One problem with Invest South/West

Three years after the idea was first floated, Chicago’s Invest South/West initiative remains “mostly a vision,” as Crain’s pointed out (“Invest South/West program remains mostly a vision, without a single project under construction after three years,” Sept. 26). One problem with the initiative, which Lori Lightfoot first mentioned in October 2019 when running for mayor, is the metaphorical use of the Marshall Plan as a guide.

Simply put, the metaphor is inappropriate. Drawing an analogy between that plan and designs for the rebirth of the South and West sides is a recipe for disappointment.

The Marshall Plan was a U.S. policy initiative in effect between 1948 and 1952 that allocated large sums of money to various European countries after the Second World War to help them recover from the destruction and dislocations caused by that shock. In all, the U.S. spent about $13 billion over the course of the initiative—equal to about $133 billion in 2022 dollars.

While some of that money was spent in poorer parts of the continent, the vast majority was allocated to developed parts of Europe, places such as France, the U.K., West Germany, Denmark, the Netherlands, Sweden and Norway. Before the war, these areas possessed high levels of human capital, advanced technology, abundant stocks of social and cultural capital, and institutions strongly supportive of property protection and the rule of law.

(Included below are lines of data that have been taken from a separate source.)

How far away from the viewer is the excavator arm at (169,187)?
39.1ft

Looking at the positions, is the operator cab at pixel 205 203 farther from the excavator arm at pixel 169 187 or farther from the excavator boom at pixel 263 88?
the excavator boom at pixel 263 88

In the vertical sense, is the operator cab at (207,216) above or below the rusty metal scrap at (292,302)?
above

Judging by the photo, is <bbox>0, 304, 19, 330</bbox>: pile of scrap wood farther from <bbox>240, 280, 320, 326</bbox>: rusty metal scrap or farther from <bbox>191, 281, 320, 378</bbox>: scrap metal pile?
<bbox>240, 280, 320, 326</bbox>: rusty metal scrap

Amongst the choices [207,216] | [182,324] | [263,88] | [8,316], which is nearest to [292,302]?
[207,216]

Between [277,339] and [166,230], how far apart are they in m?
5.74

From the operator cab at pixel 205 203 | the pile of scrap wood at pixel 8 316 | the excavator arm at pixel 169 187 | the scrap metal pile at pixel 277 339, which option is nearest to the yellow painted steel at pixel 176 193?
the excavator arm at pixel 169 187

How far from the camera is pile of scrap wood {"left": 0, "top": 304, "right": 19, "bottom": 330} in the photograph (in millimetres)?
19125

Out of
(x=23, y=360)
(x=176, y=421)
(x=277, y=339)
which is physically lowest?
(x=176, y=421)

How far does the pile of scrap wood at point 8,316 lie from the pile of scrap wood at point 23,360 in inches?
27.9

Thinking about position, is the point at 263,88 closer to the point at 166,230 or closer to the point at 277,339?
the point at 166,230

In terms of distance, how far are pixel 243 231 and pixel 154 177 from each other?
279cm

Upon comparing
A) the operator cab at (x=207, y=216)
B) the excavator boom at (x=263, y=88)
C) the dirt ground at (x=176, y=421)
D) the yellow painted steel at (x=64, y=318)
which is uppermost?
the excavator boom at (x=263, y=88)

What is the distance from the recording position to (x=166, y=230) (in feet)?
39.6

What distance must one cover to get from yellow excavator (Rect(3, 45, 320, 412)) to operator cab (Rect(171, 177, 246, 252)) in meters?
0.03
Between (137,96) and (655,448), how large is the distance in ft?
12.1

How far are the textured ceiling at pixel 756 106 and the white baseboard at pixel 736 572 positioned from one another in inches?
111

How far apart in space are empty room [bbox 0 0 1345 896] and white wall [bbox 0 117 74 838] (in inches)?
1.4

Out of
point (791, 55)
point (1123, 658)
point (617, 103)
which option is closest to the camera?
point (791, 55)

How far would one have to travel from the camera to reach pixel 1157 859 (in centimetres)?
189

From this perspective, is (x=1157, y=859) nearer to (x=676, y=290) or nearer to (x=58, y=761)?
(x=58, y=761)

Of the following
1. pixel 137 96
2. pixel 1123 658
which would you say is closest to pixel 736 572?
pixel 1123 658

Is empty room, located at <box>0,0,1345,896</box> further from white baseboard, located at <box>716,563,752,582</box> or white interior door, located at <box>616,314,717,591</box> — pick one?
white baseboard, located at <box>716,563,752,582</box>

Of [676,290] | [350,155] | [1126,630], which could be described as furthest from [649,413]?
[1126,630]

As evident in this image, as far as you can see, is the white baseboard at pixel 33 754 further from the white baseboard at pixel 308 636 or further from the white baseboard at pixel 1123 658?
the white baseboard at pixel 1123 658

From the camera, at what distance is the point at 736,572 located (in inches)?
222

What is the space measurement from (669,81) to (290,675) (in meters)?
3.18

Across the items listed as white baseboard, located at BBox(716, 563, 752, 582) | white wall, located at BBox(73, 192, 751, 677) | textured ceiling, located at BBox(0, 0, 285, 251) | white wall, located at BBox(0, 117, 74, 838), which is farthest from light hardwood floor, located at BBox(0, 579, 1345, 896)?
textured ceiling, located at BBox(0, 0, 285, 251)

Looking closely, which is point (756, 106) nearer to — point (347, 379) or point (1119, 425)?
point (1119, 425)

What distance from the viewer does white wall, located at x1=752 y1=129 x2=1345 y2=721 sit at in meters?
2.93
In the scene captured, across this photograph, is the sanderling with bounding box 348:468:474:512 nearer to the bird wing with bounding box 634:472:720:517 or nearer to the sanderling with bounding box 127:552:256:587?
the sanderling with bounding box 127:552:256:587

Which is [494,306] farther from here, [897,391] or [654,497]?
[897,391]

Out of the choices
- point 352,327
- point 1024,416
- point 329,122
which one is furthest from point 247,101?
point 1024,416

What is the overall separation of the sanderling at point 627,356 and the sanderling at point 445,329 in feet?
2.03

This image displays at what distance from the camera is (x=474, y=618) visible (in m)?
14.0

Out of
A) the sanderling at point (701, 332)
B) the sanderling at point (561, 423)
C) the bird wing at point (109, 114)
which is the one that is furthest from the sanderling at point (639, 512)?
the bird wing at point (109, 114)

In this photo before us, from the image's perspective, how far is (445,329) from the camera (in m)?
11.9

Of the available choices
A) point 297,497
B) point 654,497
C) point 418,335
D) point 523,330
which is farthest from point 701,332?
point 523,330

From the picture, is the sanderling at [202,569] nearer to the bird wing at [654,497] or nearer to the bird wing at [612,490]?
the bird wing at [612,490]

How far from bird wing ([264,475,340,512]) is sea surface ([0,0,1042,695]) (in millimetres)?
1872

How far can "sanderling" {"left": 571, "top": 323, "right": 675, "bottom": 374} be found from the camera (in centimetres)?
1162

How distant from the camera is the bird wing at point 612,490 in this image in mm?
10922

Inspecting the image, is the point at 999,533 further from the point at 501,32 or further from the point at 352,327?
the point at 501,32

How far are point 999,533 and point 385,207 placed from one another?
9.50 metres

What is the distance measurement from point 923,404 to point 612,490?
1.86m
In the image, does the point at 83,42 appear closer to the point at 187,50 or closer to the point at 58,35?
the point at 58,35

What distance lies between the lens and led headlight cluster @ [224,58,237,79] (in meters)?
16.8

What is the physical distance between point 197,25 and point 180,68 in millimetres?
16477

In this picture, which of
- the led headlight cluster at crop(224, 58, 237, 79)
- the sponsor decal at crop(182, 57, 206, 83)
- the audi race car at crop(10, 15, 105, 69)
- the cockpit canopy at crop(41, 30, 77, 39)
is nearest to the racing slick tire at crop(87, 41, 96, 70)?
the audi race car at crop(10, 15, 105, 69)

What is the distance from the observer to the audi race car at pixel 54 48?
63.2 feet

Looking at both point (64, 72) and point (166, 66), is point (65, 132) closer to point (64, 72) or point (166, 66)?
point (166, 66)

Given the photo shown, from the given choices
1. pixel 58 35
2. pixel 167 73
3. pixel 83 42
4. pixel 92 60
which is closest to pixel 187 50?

The main idea behind the Marshall Plan was that with short-term capital infusions by the U.S., these areas, which were developed economies before the war, would recover from the one-time shock caused by World War II and revert to form. For the most part, this is what happened, with the infusions of funds from the U.S. providing a very useful boost that helped to bring about the European “economic miracle” of the 1950s.

Now cut to Chicago’s Invest South/West initiative today.

Most of the areas included in the plan have been economically devastated for decades, with the West Side in particular largely in ruins since—and in part because of—the riots in the area in 1966 and 1968. Capital quickly fled the area for more favorable sites, whether in the Sun Belt or the suburbs, and over the course of the past half-century little has returned.

As Walter Wriston, the legendary chair of Citicorp, once said, “Capital goes where it is welcome and stays where it is well treated.” Given the crime rates in the areas included in Invest South/West, the shaky property rights and breakdown of the rule of law, what are the chances capital will soon return?

Investing in places such as North Lawndale today, a little over two years after the George Floyd riots and looting sprees, is hardly akin to investing in Norway or France after World War II. The last time the Marshall Plan was invoked in a similarly inappropriate way—by the managing director of the IMF, among others—was after the 2010 earthquake in Haiti. More than $13 billion of foreign aid has been spent there over the last decade or so. How has that one gone?

Mayor Lightfoot and her team would be wise to ensure the safety of citizens and property in economically distressed parts of the city before calling on investors, and the city, to shell out. In so doing, Chicago would likely get a better return and in time perhaps render its Invest South/West “vison” into reality.

Peter A. Coclanis is the Albert R. Newsome distinguished professor of history and director of the Global Research Institute at the University of North Carolina-Chapel Hill. He is a native Chicagoan.